Compared to all other tests I've ran, this and the previous one without the router looks flawless to me in when put against the router being connected. What I'm trying to get at is if by almost 10,000 packets, one spike at 112ms, would ISPs even label that as flapps? I still can't shake the feeling that it can still be related to the router, but if you say otherwise I'll of course listen to you and contact my ISP. Also I hope this doesn't go off-topic even though the problem isn't directly related to Openwrt firmware, I'm really outside my knowledge-base for how to diagnose this issue alone :pensive:

No that MTR and ping result looks just fine, none of the intermediary hops guarantee to send ICMP responses at all, so the first thing to look at is the response pattern of the final destination:

and that is excellent.
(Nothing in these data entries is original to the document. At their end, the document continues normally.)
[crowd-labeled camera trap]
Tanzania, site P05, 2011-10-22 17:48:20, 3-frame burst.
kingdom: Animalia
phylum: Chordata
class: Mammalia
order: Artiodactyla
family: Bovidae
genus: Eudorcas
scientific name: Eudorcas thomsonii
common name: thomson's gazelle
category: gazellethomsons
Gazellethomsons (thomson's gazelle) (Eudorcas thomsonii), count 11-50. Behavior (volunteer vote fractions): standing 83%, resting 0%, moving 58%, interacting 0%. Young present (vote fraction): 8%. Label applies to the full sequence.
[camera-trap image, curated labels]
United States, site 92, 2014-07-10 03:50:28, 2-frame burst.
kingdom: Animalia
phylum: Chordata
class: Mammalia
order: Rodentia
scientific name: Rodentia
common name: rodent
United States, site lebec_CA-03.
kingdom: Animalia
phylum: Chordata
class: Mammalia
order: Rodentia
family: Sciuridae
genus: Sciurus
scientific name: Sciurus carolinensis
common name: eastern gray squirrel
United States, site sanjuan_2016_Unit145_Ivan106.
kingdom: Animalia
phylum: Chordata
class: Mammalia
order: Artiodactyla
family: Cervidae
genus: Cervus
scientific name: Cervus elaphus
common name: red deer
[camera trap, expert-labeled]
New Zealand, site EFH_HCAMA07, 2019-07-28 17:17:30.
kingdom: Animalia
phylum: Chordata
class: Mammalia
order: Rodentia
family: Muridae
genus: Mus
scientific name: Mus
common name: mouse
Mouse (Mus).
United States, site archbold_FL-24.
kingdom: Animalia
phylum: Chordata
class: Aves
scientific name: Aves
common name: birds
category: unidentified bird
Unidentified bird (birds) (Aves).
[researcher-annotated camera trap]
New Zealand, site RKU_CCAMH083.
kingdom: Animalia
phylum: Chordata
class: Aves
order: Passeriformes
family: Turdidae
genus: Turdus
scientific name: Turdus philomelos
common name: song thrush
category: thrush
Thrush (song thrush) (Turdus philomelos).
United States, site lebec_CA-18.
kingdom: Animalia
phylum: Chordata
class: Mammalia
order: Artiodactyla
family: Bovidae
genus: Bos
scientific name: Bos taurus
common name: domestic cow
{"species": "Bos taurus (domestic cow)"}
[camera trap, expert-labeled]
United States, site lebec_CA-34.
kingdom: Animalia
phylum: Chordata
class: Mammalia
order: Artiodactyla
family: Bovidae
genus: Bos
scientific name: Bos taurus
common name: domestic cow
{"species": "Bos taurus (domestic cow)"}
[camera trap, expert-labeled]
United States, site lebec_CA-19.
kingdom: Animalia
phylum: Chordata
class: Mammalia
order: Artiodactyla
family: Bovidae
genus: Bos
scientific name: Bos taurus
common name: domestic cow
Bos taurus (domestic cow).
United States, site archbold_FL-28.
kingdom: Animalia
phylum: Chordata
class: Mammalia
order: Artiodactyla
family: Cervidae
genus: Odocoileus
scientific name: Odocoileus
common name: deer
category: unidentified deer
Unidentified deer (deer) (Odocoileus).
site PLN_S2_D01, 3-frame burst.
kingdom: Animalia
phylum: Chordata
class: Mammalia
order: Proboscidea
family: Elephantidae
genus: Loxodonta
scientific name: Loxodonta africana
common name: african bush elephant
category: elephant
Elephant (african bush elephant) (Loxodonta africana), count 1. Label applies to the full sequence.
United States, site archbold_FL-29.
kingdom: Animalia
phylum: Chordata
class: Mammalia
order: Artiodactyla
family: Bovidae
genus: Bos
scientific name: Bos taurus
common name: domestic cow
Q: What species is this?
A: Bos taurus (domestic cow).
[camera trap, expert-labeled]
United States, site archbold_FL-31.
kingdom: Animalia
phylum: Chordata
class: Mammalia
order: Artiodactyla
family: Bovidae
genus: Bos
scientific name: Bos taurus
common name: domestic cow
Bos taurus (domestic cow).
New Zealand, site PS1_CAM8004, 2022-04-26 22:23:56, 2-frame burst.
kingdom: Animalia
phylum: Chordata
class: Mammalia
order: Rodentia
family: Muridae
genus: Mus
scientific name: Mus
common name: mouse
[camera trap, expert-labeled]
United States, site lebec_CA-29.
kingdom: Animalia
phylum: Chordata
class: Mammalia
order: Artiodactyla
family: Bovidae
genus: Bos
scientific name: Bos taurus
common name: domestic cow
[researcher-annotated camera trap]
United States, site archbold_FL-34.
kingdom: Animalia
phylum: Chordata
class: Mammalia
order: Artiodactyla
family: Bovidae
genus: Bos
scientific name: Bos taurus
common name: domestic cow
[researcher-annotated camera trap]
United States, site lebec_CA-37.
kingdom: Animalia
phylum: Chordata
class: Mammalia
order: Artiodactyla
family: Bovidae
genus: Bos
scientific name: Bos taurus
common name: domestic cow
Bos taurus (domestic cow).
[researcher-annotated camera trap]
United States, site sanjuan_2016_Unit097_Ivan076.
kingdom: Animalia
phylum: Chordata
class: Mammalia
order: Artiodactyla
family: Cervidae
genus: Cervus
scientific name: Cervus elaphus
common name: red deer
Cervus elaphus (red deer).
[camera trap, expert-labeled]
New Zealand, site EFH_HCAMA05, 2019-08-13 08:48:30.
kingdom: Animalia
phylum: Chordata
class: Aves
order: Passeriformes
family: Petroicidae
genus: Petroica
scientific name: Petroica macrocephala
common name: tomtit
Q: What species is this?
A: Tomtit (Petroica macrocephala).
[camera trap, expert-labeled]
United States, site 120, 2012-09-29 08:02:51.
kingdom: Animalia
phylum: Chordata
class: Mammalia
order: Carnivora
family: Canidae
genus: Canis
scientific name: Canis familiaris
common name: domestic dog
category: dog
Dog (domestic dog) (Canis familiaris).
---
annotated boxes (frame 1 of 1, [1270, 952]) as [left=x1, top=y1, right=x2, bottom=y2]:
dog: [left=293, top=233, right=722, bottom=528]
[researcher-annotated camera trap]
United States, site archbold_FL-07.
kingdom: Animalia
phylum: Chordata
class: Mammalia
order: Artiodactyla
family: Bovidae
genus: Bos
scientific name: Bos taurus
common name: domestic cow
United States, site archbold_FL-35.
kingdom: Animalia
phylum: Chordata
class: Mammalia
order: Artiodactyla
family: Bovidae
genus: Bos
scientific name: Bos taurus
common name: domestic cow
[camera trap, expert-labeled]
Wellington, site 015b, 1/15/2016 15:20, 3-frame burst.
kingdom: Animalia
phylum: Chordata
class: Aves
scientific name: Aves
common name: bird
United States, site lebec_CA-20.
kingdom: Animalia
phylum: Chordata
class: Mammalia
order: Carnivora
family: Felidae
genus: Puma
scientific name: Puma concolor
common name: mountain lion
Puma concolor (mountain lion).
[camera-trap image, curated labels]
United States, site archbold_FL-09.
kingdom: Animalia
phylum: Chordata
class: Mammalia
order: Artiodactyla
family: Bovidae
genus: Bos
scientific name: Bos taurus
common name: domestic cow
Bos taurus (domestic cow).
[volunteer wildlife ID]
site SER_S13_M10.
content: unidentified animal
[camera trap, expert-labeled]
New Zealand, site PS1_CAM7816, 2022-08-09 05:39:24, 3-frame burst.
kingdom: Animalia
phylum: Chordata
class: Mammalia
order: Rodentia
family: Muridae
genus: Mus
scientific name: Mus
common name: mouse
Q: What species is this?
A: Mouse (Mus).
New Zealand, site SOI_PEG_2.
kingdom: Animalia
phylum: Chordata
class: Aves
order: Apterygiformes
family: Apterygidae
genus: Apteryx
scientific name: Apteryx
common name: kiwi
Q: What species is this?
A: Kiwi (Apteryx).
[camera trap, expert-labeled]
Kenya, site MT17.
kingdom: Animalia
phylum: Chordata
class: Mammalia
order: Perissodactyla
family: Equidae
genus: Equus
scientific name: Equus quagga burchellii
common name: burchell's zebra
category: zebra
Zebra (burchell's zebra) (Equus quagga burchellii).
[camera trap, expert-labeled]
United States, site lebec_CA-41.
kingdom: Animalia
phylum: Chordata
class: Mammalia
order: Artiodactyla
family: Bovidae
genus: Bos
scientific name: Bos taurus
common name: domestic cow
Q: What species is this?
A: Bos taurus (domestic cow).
But this is with with your PC hooked up directly... So when you connect via your router the spikes appear, indicating that either the router is broken or that the router's switch ports and your city net's ports do not play nice with each other...

Aha, yes now I get it and understand what you meant with

And I'm guessing the only way to find out the answer to the quotes below is to either
a) buy a switch (and hope it's a problem with energy efficient Ethernet as dlakelan said)
b) buy a switch and a Pi 4 and only use the wrt3200 as an AP
c) buy a new router

I really do like Openwrt and it's interface, plus it's super easy to setup the wireguard client in the GUI, so I'm guessing to buy a new router may be the way to go?

Edit: plugged in the router running the stock firmware again just for fun (and gave it a try to move the routers power supply from a power strip to a power socket located on the wall) and within a few minutes it shows this

WinMTR Statistics

WinMTR statistics

Host % Sent Recv Best Avrg Wrst Last
Linksys04580 0 1083 1083 0 0 2 0
Request timed out. 100 220 0 0 0 0 0
Request timed out. 100 220 0 0 0 0 0
a258-gw.bahnhof.net 1 1071 1065 0 1 1006 1
ume-ftp-dr1.svl-cr1.bahnhof.net 1 1070 1064 4 5 1011 4
svl-cr1.sto-cr1.bahnhof.net 1 1070 1064 10 11 1017 10
sto-cr1.sto-ixa-er1.bahnhof.net 1 1070 1064 10 11 1017 10
72.14.211.124 1 1070 1064 10 11 1017 10
Request timed out. 100 220 0 0 0 0 0
72.14.238.12 1 1070 1064 11 12 1018 11
108.170.254.54 1 1070 1064 10 12 1017 12
108.170.253.177 1 1070 1064 11 12 1018 11
209.85.242.99 1 1069 1063 11 12 1018 11
arn09s19-in-f14.1e100.net 1 1070 1064 10 11 1017 10

The Pi runs OpenWrt, and that's a super popular download at the moment so lots of people seem to be doing that... not that you should definitely get a Pi but don't choose something else because you think the Pi can't do OpenWrt.

I suspect you have a hardware fault somewhere... since it doesn't happen with your laptop plugged direct to the wall... I'd say it's the WRT device. Only problem with using it as an AP is that it probably would still have the problem and now WiFi clients would be subject to the problem, while wired wouldn't...

I think if I were you I'd be ditching the WRT, buying a switch and a Pi4 and shopping around for access points.

Another option if you have relatively low speed internet (say below 150Mbps) is something from gl-inet with lightly customized OpenWrt installed out of the box.